It’s something that’s been on my mind quite a lot lately. The initial answer is obvious, I know:
When you stop writing.
In that case I might just as well write “loser” across my forehead and have done with it.
I’m not writing at the moment. I don’t even feel like I could. I just don’t have the energy. Or the inclination. I’m phoning it in.
I wonder if your passion can be like a job. A job that you sometimes adore but other times just need a break from, because you just don’t feel it. You know what I mean, you love your job but sometimes the little tasks surrounding it drive you crazy. Maybe there are lots of invoices to be paid, maybe there’s a month filled with dreary meetings you just can’t avoid, maybe the coffee has gone bad. Whatever it is, the spark has gone.
You hope it’s coming back, but in the meantime it’s frustrating as hell.
Then you start to think that it’s not your true passion, because if it were you wouldn’t feel this way. Maybe this writing thing is just something you’ve convinced yourself you should keep doing because it was what you always thought you wanted. Like the relationship you cling to because you spent so many years on it, even though in your heart you know its dead. Maybe you should retrain, seek another path.
So it’s exactly like a job.
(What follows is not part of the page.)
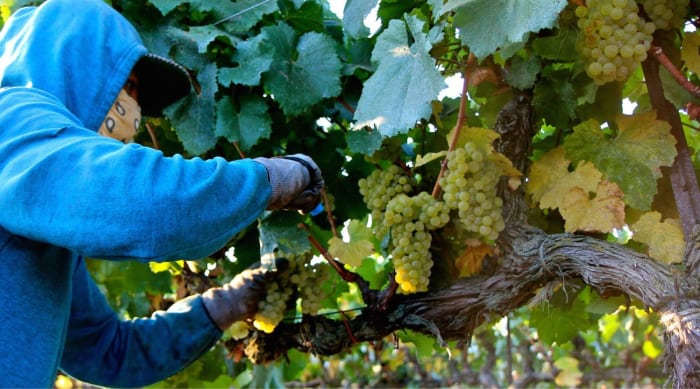 The viticulture of Chardonnay Grapes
But instead of invoices and bad coffee, it’s everything around the writing that’s driving me nuts. Social media. Trying to create a platform when my heart just isn’t in it. So instead of writing I find myself looking for something to post on Instagram, something pithy to share on Twitter which no one will read, or something to say here. I’m exhausted.
Whew. I needed that rant.
I still feel like a failure, but at least now I know why.
I’ll just sit and watch Maigret instead.